** Opening RECORD EXTRACTS block **
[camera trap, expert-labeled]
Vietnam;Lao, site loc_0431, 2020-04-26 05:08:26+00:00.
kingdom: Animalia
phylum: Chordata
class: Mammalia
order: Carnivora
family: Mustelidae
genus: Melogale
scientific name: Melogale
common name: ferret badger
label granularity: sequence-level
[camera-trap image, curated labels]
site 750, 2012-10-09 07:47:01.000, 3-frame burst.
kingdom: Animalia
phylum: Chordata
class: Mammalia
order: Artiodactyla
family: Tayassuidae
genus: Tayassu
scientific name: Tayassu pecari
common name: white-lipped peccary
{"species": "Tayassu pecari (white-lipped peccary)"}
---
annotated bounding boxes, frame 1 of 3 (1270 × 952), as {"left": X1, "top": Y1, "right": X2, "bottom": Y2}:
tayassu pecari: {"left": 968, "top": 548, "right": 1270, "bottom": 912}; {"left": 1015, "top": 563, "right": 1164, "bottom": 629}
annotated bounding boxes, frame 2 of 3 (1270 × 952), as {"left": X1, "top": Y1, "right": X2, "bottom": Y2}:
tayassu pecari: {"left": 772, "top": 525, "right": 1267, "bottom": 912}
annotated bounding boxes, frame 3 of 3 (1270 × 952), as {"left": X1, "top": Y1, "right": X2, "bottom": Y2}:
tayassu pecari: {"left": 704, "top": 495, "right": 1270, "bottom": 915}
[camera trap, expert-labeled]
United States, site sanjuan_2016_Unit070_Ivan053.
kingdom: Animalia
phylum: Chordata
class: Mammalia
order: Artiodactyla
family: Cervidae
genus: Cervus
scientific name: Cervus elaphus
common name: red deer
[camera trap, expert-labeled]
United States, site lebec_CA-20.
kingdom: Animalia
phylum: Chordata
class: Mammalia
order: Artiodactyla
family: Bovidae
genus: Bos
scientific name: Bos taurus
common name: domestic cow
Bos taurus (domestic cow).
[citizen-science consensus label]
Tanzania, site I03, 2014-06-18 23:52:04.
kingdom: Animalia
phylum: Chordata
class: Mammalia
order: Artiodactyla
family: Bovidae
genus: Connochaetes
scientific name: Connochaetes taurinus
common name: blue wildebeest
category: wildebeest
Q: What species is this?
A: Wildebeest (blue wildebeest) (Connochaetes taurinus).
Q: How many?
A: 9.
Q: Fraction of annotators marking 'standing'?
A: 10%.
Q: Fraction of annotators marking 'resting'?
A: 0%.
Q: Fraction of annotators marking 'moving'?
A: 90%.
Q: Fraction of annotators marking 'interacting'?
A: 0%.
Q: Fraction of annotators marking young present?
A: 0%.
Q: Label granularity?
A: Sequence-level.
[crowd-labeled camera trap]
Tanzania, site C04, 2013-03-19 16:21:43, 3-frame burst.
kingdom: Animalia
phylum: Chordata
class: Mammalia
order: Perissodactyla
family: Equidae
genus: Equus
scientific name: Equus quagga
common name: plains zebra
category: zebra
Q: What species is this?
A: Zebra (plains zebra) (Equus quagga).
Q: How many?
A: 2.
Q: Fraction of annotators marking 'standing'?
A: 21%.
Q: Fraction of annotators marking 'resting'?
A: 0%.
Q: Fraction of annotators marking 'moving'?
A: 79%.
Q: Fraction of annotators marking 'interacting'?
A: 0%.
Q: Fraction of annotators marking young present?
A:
** Closing RECORD EXTRACTS block **
WHAT THE TASK REQUIRES: Say only the number of lines above holding "scientific".

RESULT FOR THIS EXERCISE: 6